# Text block
Introduction
The testing of high voltage equipment is sometimes seen as a risky process as it can lead to loss of property and other damages. Thus, it is expected that the personnel that carries out the exercise do it with due care. The high voltage equipment testing usually includes two experiments; the first one is dielectric loss measurement and the second one is partial discharge determination. Each of this experiment has its own apparatus that is used so as to maintain the efficiency that is required in the exercise.
Dielectric loss measurement
The experiment is also referred to as dielectric dissipation factor. As noted above, this topic involves high voltage equipment. In this experiment, more emphasis is laid on the factor of thermo deterioration through the insulation materials. The materials that are used to insulate the high voltage material is expected to have a very low loss factor for it to be considered efficient. The calculation of the loss is gotten by the product of the power frequency, insulation capacitance and the square of the voltage of the equipment multiplied by the loss factor of the insulation (Yan, 2009). This is expressed as below:
PD = ω C V2 tan δ
The main purpose of caring out the experiment is to measure the normal and the abnormal insulation behavior of the insulating material at different environments. The ideal experiment comes up with the expected operation in every environment for various insulation materials. In the experiment, a bridge is used (Gdoutos, 2006). This bridge acts as the loss capacitor; measures the capacitance of the insulation material. The graph after the experiment looks as below
As noted elsewhere in the paper, the lower the loss factor the more efficient the insulation thus where tan δ = δ the insulation is at the best.
Partial discharges
Partial discharges are an experiment that is aimed at measuring the quality of the insulation through the measurement of the corona discharge due to the enlargement of the voids in the insulation material. It is note worth that, even though every manufacturer tries his best to produce a highly effective insulator, it is hard to avoid these voids. The deterioration of the insulation quality comes in when the voids carbonize and enlarge. This increases the corona loss which is being referred to as the partial loss (Yan, 2009).
An experiment to measure the partial discharges is done by monitoring the quantity of these breakdowns in the insulation material. The more the occurrence of the breakdowns the less effective the insulation material is considered. The repetition rate of the breakdown is also measured in this experiment (Gdoutos, 2006).

Extracted records
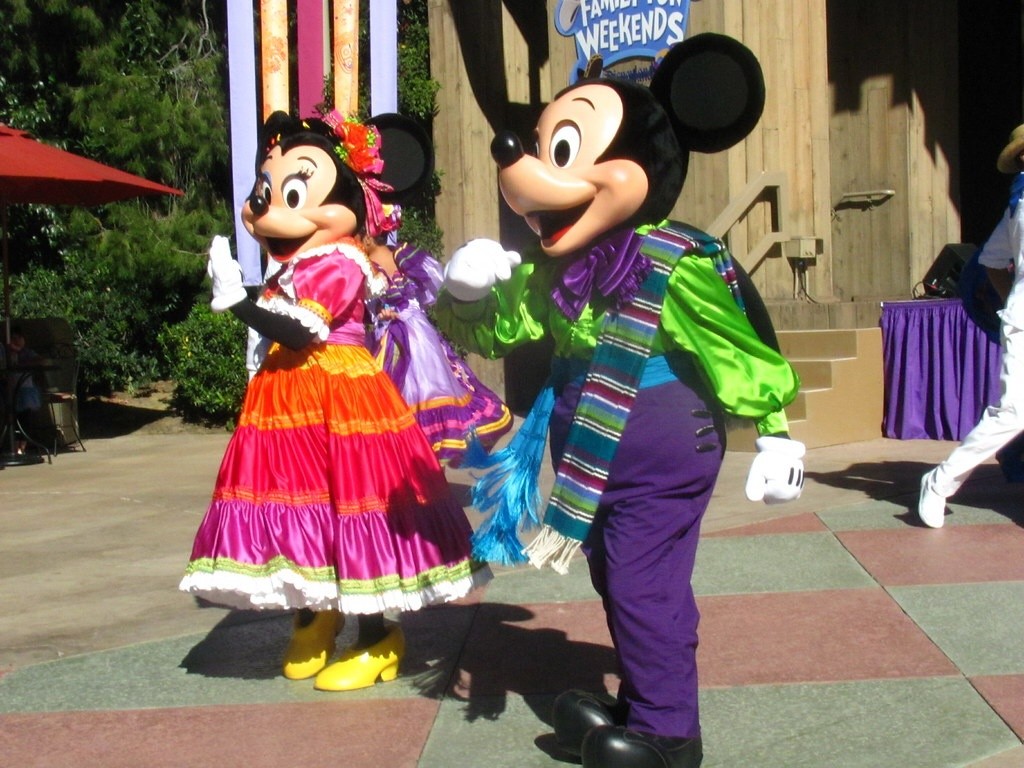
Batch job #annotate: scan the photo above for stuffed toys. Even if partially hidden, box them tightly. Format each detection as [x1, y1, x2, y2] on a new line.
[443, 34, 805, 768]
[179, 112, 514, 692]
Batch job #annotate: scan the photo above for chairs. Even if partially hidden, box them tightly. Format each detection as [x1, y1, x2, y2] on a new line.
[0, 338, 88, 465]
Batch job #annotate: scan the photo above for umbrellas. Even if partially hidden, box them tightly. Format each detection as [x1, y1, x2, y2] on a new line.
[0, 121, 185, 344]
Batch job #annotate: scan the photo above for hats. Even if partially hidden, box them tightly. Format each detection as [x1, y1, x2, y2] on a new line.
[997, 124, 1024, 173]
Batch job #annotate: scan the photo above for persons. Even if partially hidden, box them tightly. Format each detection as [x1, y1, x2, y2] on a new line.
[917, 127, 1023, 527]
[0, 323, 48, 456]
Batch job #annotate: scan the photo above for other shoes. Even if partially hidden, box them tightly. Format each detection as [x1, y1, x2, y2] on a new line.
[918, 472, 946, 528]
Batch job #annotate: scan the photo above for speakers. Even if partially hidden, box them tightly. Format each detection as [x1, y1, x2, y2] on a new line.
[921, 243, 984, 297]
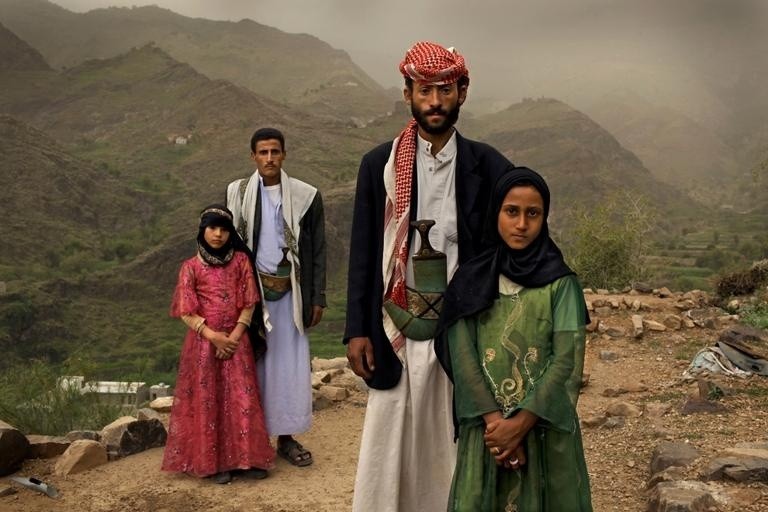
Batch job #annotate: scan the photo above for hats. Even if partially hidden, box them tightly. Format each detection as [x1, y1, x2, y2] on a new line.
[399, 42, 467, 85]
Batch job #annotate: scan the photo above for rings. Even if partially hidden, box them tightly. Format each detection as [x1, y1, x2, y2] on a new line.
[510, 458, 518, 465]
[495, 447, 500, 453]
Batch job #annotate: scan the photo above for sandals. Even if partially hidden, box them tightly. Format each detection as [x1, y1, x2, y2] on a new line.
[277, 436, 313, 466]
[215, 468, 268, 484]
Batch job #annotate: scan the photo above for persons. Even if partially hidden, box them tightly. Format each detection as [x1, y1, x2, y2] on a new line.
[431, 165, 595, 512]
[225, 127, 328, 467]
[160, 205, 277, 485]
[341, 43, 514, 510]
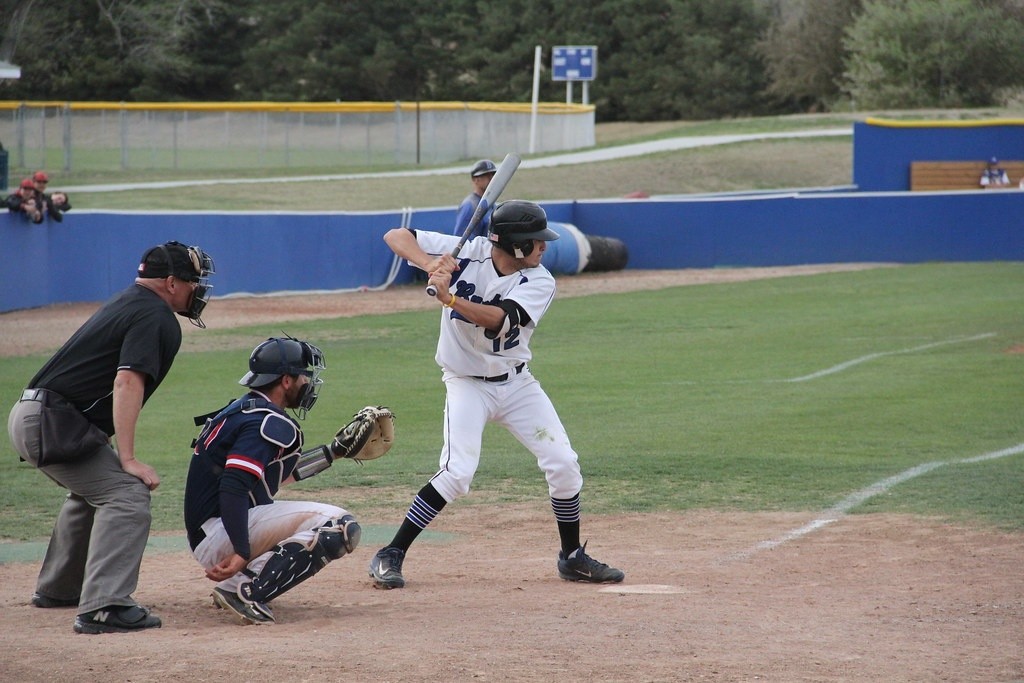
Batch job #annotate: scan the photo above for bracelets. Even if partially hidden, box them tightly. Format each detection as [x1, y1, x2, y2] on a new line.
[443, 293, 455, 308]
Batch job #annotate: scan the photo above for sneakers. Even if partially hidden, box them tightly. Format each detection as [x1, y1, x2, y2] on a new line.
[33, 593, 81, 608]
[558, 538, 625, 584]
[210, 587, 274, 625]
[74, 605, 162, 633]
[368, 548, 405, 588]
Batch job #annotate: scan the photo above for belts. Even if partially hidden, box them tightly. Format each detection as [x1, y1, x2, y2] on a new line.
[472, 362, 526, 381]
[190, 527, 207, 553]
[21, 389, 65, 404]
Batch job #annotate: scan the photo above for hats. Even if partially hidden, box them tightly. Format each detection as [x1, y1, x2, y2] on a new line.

# Task item
Answer these questions from the text on high voltage equipment testing:
(a) Which two experiments does high voltage equipment testing usually include?
(b) What device is used in the dielectric loss measurement experiment?
(c) Besides the quantity of breakdowns, what is measured in the partial discharge experiment?

# Solution to this problem
(a) Dielectric loss measurement and partial discharge determination.
(b) A bridge.
(c) The repetition rate of the breakdown.